* _Prompt_:
Put everything from the line containing "As we can observe" down to the end of the listing into a numbered list, leaving out the blank lines.

* _Data in this exercise_:
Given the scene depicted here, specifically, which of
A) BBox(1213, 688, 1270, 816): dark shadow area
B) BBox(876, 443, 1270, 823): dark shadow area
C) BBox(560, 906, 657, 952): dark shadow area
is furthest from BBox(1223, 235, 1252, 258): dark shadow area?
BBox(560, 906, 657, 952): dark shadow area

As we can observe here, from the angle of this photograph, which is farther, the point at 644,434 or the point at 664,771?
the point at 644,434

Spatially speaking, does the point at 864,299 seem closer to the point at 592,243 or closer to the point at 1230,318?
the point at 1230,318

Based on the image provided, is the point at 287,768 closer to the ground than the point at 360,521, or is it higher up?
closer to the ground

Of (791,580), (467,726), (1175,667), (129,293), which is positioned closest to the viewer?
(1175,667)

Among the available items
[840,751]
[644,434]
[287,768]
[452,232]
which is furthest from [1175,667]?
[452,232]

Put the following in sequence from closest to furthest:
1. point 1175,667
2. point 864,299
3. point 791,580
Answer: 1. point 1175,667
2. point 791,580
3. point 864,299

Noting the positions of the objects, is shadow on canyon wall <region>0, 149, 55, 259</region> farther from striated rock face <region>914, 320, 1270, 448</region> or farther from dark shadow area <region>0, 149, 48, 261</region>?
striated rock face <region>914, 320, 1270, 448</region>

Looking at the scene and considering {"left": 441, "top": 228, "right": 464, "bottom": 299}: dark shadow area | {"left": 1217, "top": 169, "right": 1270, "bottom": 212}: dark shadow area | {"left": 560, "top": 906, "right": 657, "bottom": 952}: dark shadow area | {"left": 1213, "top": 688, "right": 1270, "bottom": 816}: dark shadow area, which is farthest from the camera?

* _Full solution_:
1. As we can observe here, from the angle of this photograph, which is farther, the point at 644,434 or the point at 664,771?
2. the point at 644,434
3. Spatially speaking, does the point at 864,299 seem closer to the point at 592,243 or closer to the point at 1230,318?
4. the point at 1230,318
5. Based on the image provided, is the point at 287,768 closer to the ground than the point at 360,521, or is it higher up?
6. closer to the ground
7. Of (791,580), (467,726), (1175,667), (129,293), which is positioned closest to the viewer?
8. (1175,667)
9. Among the available items
10. [840,751]
11. [644,434]
12. [287,768]
13. [452,232]
14. which is furthest from [1175,667]?
15. [452,232]
16. Put the following in sequence from closest to furthest:
17. 1. point 1175,667
18. 2. point 864,299
19. 3. point 791,580
20. Answer: 1. point 1175,667
21. 2. point 791,580
22. 3. point 864,299
23. Noting the positions of the objects, is shadow on canyon wall <region>0, 149, 55, 259</region> farther from striated rock face <region>914, 320, 1270, 448</region> or farther from dark shadow area <region>0, 149, 48, 261</region>?
24. striated rock face <region>914, 320, 1270, 448</region>
25. Looking at the scene and considering {"left": 441, "top": 228, "right": 464, "bottom": 299}: dark shadow area | {"left": 1217, "top": 169, "right": 1270, "bottom": 212}: dark shadow area | {"left": 560, "top": 906, "right": 657, "bottom": 952}: dark shadow area | {"left": 1213, "top": 688, "right": 1270, "bottom": 816}: dark shadow area, which is farthest from the camera?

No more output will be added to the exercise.